### [DOCUMENT EXCERPT]
"""
Platonov: kak na tesnom dvore

Timothy Sergay tsergay at albany.edu
Mon Dec 22 22:31:53 UTC 2008


Dear Karen, Robert and SEELANGers,

About treating Platonov's collocation "svoia zhivnost'" as "one's stock of
life" or "one's life":

I think it's worth reviewing what "svoia zhivnost'" means in common
Russian. The dictionary entries and tokens of usage that I find on the
runet suggest that it means one's pet animals, whatever they may be; in
farming contexts, it means "domashniaia ptitsa i eshche melkii skot"
(poultry and small cattle, poultry and sheeps and goats). To "poest' svoiu
zhivnost'" is evidently an action that livestock farmers have to consider
taking in certain distressed circumstances. I think I've found a token of
parallel usage by googling "svoiu zhivnost'":
Сельские
частники
уже было
задумали
пустить под
нож всю свою
живность. ("Sel'skie
chastniki uzhe bylo zadumali pustit' pod nozh vsiu svoiu zhivnost'").
"""
### [EXERCISE]
Answer these questions about the message on Platonov's phrase "svoia zhivnost'":
(a) Which two English renderings of the phrase does the message set out to discuss?
(b) According to the message, what does the phrase mean in farming contexts?
(c) What did the writer search for to find a parallel usage?

### [DATASET EXCERPTS]
"""
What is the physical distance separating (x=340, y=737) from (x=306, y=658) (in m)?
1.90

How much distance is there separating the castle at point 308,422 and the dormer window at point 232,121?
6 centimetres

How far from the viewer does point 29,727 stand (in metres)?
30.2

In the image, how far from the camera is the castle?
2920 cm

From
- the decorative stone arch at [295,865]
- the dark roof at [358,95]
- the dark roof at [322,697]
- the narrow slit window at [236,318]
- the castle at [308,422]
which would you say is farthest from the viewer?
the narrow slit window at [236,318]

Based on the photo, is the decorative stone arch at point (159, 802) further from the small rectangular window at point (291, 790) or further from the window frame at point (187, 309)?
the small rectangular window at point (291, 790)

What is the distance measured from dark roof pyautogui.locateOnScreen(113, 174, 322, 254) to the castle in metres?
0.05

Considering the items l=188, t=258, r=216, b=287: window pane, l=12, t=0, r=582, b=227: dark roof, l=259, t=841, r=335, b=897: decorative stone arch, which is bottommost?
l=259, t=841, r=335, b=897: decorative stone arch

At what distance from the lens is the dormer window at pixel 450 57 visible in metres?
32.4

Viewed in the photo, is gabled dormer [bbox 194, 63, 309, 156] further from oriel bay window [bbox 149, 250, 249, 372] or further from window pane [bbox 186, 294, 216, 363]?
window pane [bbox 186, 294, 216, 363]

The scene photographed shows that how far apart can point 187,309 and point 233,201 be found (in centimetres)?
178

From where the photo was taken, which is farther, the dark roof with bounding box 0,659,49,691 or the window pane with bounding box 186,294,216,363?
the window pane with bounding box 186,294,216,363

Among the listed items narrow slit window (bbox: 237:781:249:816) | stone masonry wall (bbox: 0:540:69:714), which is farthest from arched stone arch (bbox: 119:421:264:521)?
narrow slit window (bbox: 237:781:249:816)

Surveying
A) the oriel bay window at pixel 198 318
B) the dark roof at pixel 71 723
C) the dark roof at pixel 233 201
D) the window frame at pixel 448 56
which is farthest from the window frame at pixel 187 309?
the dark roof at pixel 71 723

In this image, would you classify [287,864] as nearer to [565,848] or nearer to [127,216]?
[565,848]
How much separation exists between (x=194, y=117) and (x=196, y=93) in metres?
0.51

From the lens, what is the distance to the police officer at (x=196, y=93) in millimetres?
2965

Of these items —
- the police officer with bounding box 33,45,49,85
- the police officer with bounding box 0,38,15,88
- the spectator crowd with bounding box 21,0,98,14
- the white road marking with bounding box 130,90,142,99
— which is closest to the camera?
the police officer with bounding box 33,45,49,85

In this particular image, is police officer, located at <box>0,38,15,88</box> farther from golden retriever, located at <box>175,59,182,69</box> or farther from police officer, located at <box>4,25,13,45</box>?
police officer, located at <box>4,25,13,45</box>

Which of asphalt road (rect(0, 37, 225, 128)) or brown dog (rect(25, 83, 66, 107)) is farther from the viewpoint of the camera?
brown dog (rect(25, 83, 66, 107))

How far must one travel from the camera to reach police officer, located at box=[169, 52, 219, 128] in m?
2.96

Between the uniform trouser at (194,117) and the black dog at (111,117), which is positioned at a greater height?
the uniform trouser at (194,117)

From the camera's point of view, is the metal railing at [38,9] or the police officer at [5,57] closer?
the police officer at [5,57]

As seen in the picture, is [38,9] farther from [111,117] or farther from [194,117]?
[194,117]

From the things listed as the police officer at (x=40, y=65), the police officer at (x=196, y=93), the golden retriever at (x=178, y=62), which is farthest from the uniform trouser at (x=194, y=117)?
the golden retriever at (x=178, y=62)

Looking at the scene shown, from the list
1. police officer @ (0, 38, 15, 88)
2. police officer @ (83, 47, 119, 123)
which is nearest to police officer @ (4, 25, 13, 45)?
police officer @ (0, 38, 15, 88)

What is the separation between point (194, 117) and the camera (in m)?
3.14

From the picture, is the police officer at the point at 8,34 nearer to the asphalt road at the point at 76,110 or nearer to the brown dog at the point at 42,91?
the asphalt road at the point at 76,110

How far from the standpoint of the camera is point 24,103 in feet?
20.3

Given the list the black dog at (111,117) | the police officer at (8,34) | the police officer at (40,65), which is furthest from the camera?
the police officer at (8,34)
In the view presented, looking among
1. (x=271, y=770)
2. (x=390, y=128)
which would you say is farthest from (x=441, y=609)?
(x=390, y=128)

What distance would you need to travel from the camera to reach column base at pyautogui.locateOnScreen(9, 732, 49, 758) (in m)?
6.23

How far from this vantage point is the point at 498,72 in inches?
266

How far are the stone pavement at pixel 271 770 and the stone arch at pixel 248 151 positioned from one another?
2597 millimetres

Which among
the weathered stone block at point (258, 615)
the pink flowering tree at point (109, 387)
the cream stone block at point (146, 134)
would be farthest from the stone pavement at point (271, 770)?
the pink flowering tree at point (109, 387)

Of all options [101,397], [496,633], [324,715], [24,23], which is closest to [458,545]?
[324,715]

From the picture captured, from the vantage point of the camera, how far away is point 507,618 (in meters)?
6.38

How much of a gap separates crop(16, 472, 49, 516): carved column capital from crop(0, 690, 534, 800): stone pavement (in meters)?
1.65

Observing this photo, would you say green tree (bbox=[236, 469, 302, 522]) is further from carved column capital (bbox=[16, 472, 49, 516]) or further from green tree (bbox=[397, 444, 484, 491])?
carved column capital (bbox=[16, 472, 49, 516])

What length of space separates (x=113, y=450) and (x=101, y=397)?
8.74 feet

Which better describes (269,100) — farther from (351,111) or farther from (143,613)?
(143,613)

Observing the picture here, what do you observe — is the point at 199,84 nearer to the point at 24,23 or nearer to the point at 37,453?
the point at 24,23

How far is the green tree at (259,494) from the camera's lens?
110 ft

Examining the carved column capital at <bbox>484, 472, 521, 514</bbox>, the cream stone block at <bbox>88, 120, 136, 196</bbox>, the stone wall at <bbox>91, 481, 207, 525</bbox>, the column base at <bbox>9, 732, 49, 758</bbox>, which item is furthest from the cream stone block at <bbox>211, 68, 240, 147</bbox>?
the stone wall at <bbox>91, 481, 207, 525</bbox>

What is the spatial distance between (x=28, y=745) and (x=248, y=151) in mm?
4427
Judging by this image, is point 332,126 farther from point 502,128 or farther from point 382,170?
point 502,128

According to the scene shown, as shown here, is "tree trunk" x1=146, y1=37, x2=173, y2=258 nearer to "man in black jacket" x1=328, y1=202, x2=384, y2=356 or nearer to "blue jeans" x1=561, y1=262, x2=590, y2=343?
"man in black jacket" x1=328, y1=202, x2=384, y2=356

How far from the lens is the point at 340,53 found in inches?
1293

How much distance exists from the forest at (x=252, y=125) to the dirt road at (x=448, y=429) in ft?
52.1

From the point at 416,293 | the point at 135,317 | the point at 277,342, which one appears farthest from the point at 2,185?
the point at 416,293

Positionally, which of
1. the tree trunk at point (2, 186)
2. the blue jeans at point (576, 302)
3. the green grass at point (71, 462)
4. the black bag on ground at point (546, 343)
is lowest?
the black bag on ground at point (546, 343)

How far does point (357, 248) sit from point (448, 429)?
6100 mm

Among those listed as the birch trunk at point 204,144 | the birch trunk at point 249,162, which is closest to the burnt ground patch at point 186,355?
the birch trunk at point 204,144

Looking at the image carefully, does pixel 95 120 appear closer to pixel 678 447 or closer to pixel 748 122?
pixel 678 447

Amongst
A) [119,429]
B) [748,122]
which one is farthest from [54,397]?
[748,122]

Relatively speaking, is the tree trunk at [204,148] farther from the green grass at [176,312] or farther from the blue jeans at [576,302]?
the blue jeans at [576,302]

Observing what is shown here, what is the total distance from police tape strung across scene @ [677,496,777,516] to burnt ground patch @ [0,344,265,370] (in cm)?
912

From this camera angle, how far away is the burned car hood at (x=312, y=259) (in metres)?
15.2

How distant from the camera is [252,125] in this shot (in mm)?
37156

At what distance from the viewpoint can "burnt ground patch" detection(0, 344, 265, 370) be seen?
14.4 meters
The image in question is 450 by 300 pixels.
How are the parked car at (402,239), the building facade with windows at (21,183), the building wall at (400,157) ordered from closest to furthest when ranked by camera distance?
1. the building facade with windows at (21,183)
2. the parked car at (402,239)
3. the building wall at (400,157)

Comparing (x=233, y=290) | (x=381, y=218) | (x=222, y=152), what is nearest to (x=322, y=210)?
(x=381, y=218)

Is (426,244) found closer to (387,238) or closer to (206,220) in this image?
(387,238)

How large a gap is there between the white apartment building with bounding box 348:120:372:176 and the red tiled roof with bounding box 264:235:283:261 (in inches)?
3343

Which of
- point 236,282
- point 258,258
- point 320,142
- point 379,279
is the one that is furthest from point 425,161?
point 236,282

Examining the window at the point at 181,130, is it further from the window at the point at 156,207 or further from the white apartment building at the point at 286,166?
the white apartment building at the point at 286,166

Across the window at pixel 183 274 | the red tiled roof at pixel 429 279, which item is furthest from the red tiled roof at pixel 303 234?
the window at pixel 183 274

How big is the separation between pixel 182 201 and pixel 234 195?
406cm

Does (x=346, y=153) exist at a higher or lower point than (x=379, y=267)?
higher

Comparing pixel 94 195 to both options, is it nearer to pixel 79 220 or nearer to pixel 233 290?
"""
### [RESPONSE]
(a) "one's stock of life" and "one's life"
(b) "domashniaia ptitsa i eshche melkii skot," that is, poultry and small cattle
(c) "svoiu zhivnost'"